(Questions about scene geometry)
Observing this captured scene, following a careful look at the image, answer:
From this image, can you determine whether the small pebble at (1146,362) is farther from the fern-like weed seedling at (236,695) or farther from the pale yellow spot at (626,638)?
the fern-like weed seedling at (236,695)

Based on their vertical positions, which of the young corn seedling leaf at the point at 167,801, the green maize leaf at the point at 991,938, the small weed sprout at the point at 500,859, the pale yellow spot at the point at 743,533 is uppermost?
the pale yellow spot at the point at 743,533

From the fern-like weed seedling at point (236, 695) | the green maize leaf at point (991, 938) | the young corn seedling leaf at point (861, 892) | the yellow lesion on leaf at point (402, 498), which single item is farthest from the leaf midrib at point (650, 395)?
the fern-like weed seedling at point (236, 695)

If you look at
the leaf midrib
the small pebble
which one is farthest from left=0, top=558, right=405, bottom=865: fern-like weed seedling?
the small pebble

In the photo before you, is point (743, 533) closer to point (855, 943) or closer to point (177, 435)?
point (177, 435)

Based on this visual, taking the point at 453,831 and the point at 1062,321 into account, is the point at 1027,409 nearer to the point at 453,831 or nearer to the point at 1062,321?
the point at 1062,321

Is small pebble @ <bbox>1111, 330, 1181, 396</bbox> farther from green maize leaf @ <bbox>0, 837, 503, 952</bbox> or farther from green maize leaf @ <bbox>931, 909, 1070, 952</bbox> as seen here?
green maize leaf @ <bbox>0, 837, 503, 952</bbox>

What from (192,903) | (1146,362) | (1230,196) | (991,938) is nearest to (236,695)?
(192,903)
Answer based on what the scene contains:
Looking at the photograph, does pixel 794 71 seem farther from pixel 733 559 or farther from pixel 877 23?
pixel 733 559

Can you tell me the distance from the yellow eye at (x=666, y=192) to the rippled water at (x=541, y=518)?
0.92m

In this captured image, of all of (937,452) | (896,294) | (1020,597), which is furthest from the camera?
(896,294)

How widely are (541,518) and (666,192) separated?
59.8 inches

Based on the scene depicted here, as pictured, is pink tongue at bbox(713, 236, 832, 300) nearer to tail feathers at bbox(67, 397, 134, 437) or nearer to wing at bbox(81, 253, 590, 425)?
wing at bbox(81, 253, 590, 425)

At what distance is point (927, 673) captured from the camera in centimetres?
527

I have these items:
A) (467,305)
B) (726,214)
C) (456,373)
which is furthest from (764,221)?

● CHALLENGE:
Lay out the lines of the listing from the one containing "How widely are" through the end of the listing as a Markdown table with the columns Row and Line, skipping blank lines.

● RESULT BELOW:
| Row | Line |
|---|---|
| 1 | How widely are (541,518) and (666,192) separated? |
| 2 | 59.8 inches |
| 3 | Based on the scene depicted here, as pictured, is pink tongue at bbox(713, 236, 832, 300) nearer to tail feathers at bbox(67, 397, 134, 437) or nearer to wing at bbox(81, 253, 590, 425)? |
| 4 | wing at bbox(81, 253, 590, 425) |
| 5 | At what distance is point (927, 673) captured from the camera in centimetres? |
| 6 | 527 |
| 7 | I have these items: |
| 8 | A) (467,305) |
| 9 | B) (726,214) |
| 10 | C) (456,373) |
| 11 | which is furthest from (764,221)? |